──────── Raw data ────────
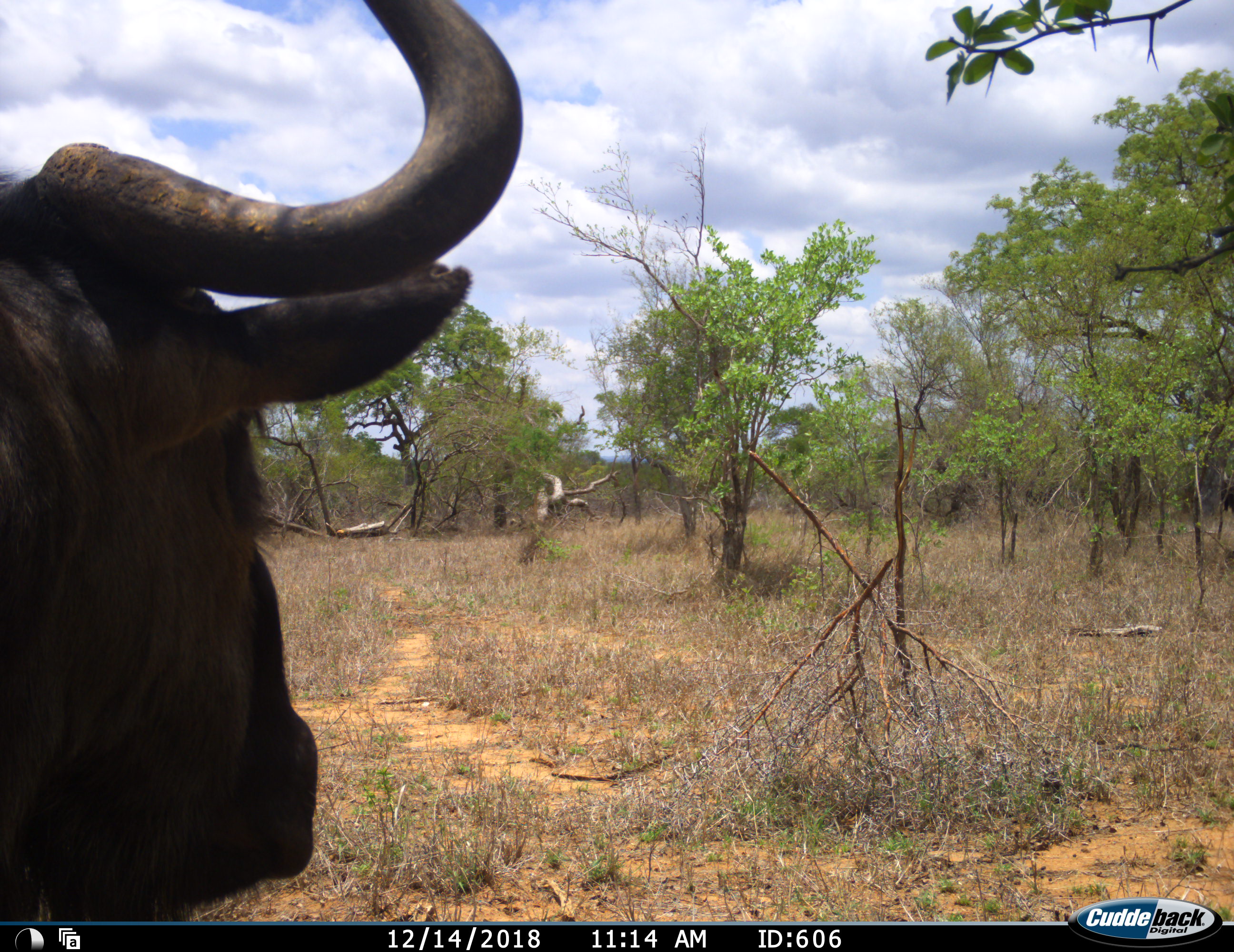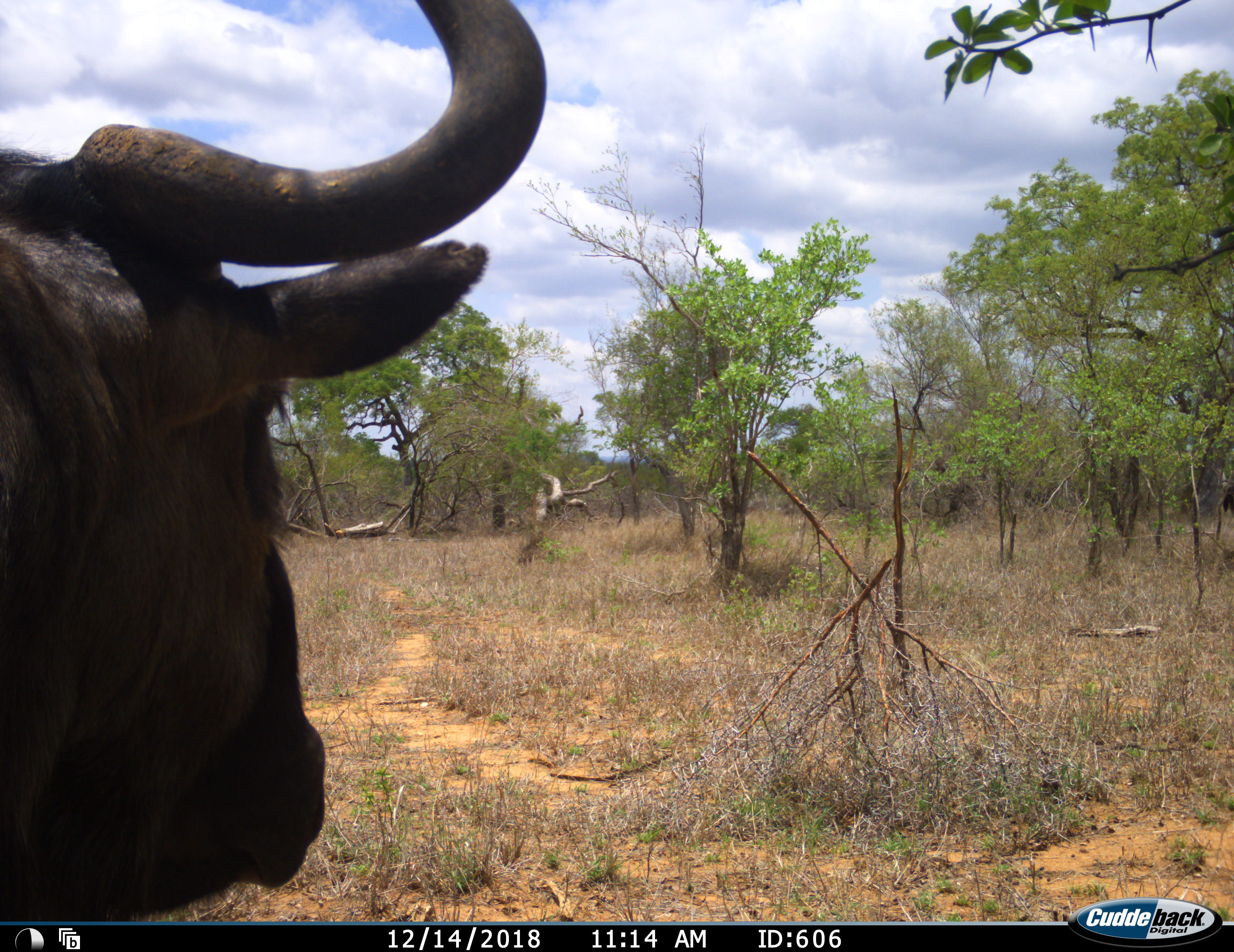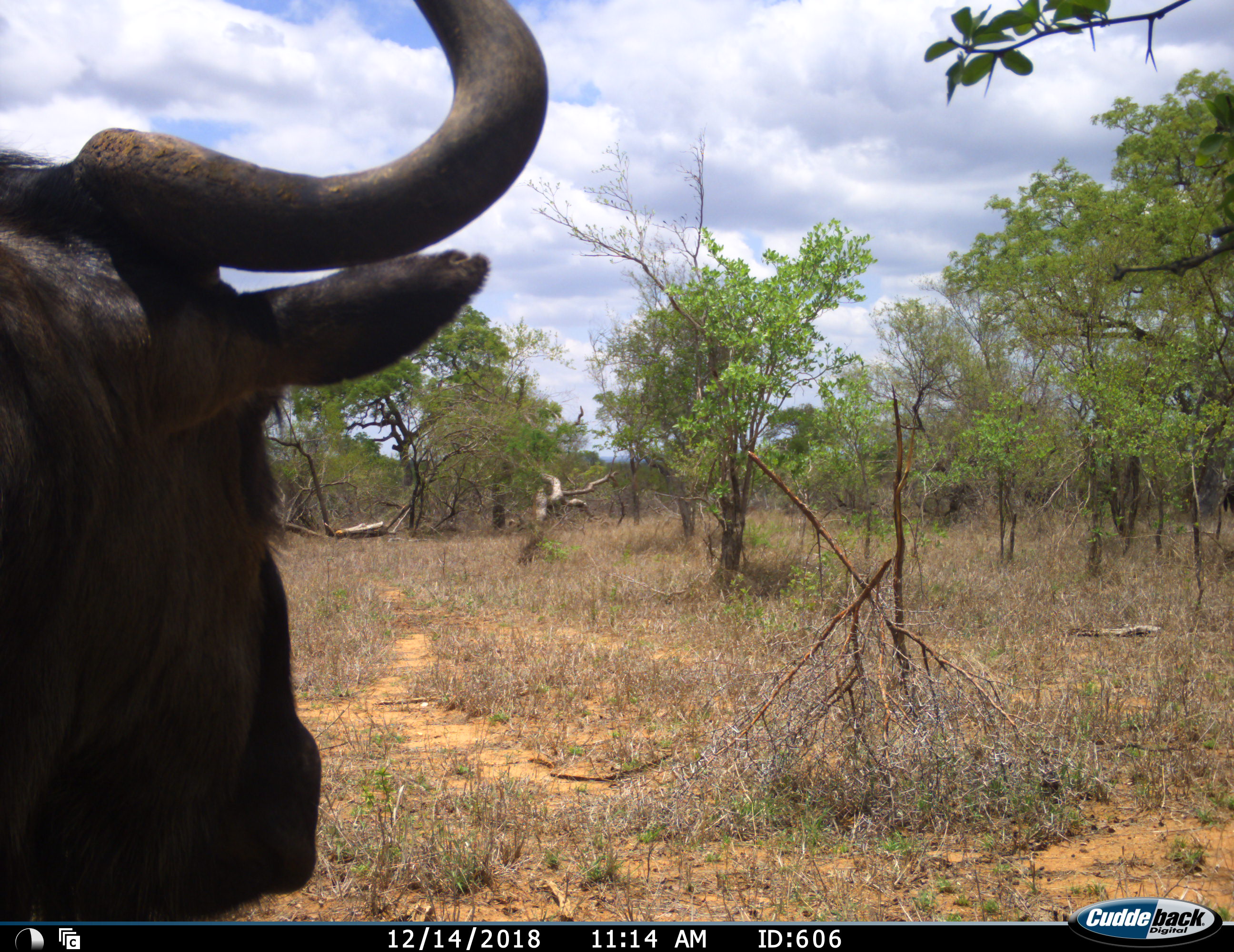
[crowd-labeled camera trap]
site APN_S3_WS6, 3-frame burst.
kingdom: Animalia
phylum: Chordata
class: Mammalia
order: Artiodactyla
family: Bovidae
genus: Syncerus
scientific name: Syncerus caffer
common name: african buffalo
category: buffalo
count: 1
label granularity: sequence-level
────────
Directions for this task. Please reproduce the listing word for word, but only from the line that contains "category: buffalo" to its last line, inclusive.

Output for this task.
category: buffalo
count: 1
label granularity: sequence-level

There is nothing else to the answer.